**ABOUT THIS EXERCISE:**
Copy each of the lines below word for word, leaving out the pictures.

**RECORDS FOR THIS EXERCISE:**
☆ ☆ ☆
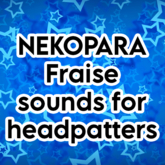 Nekopara Fraise sounds for Headpatters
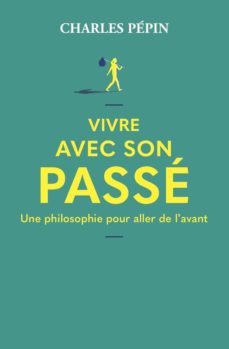 vivre avec son passe-9782370734570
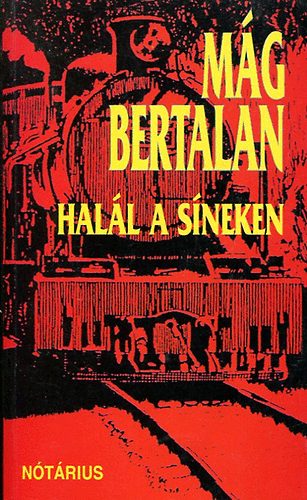 M�g Bertalan - Hal�l a s�neken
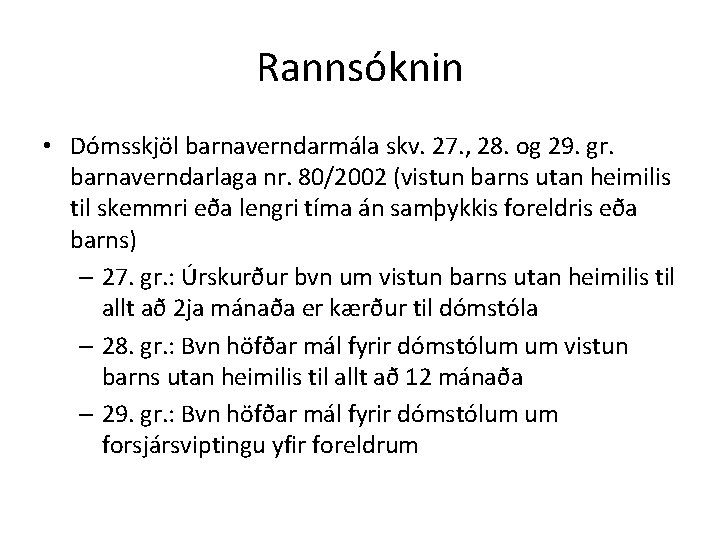 Rannsóknin • Dómsskjöl barnaverndarmála skv. 27. , 28. og 29. gr. barnaverndarlaga nr. 80/2002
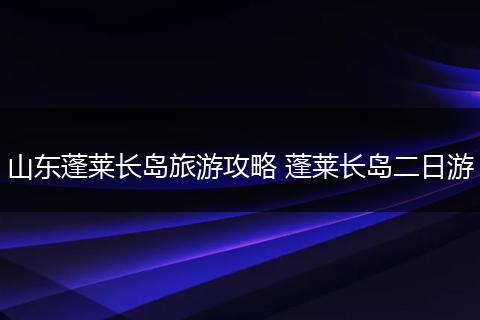 山东蓬莱长岛旅游攻略 蓬莱长岛二日游
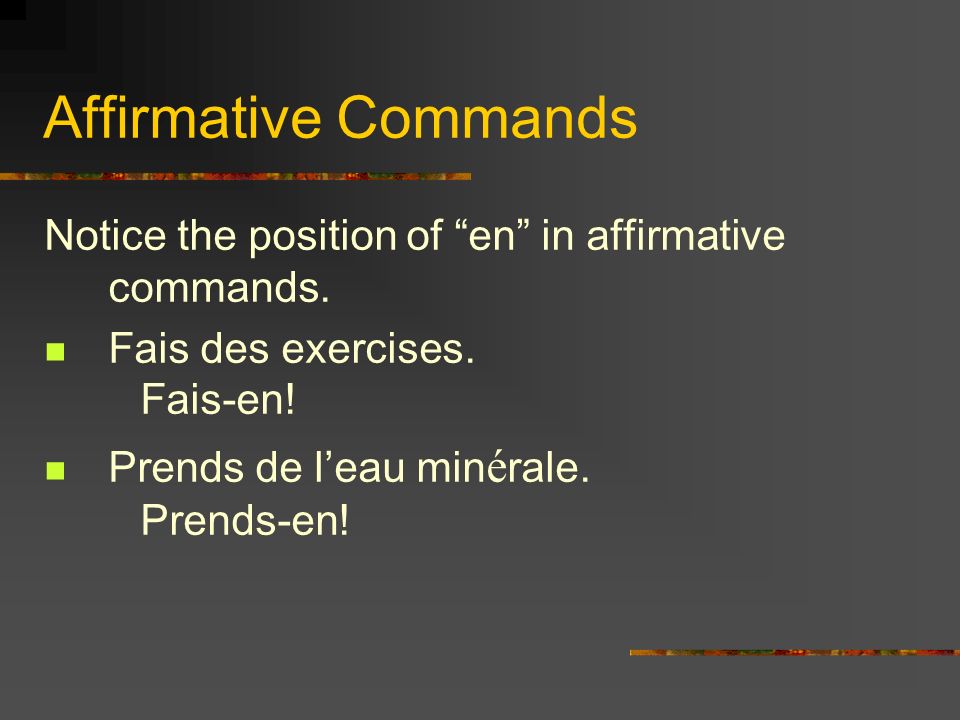 Affirmative Commands Notice the position of en in affirmative commands.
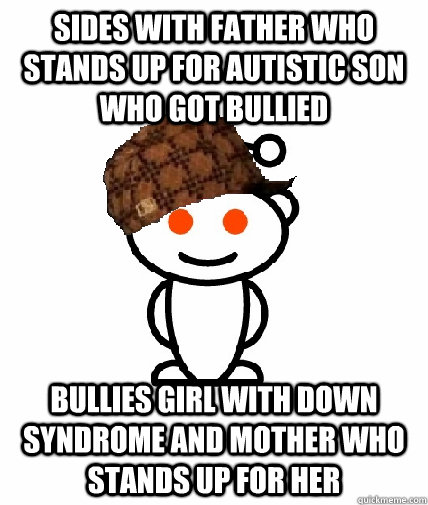 Sides with father who stands up for autistic son who got bullied Bullies girl with down syndrome and mother who stands up for her  Scumbag Redditor
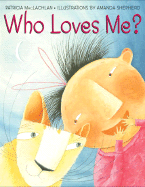 Who Loves Me? - MacLachlan, Patricia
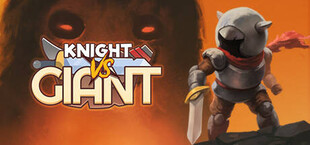 Knight vs Giant: The Broken Excalibur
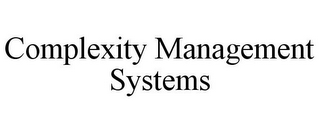 COMPLEXITY MANAGEMENT SYSTEMS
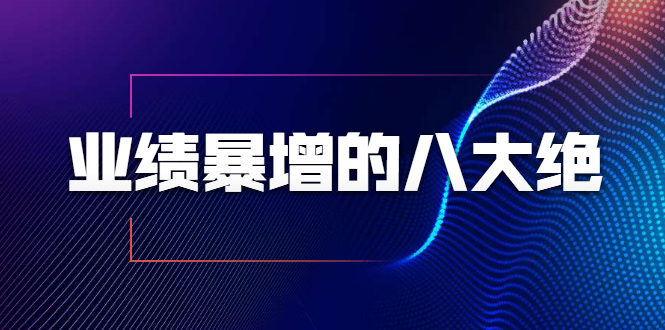 （1709期）业绩暴增的八大绝招，销售员必须掌握的硬核技能（9节视频课程）-副业项目资源网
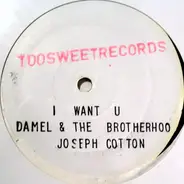 Damel Carayol & The Brotherhood , Joseph Cotton - I Want U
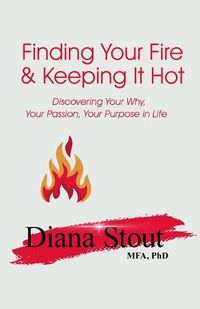 Cover image for Finding Your Fire & Keeping It Hot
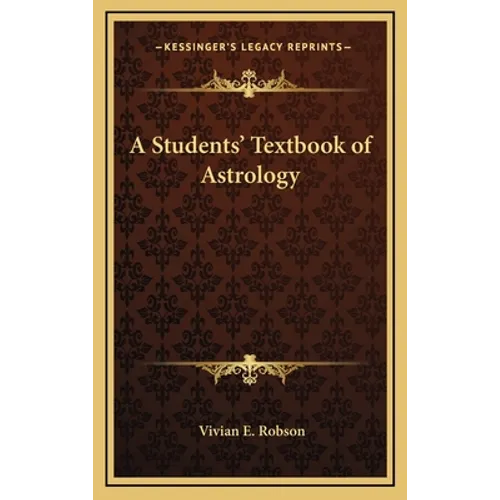 A Students' Textbook of Astrology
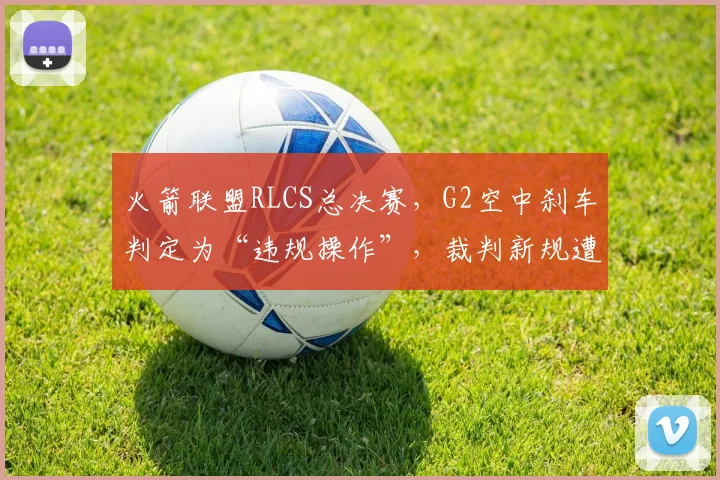 火箭联盟RLCS总决赛,G2空中刹车判定为“违规操作”,裁判新规遭选手集体抵制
☆ ☆ ☆
**ANSWER SPACE:**
 Nekopara Fraise sounds for Headpatters
 vivre avec son passe-9782370734570
 M�g Bertalan - Hal�l a s�neken
 Rannsóknin • Dómsskjöl barnaverndarmála skv. 27. , 28. og 29. gr. barnaverndarlaga nr. 80/2002
 山东蓬莱长岛旅游攻略 蓬莱长岛二日游
 Affirmative Commands Notice the position of en in affirmative commands.
 Sides with father who stands up for autistic son who got bullied Bullies girl with down syndrome and mother who stands up for her  Scumbag Redditor
 Who Loves Me? - MacLachlan, Patricia
 Knight vs Giant: The Broken Excalibur
 COMPLEXITY MANAGEMENT SYSTEMS
 （1709期）业绩暴增的八大绝招，销售员必须掌握的硬核技能（9节视频课程）-副业项目资源网
 Damel Carayol & The Brotherhood , Joseph Cotton - I Want U
 Cover image for Finding Your Fire & Keeping It Hot
 A Students' Textbook of Astrology
 火箭联盟RLCS总决赛,G2空中刹车判定为“违规操作”,裁判新规遭选手集体抵制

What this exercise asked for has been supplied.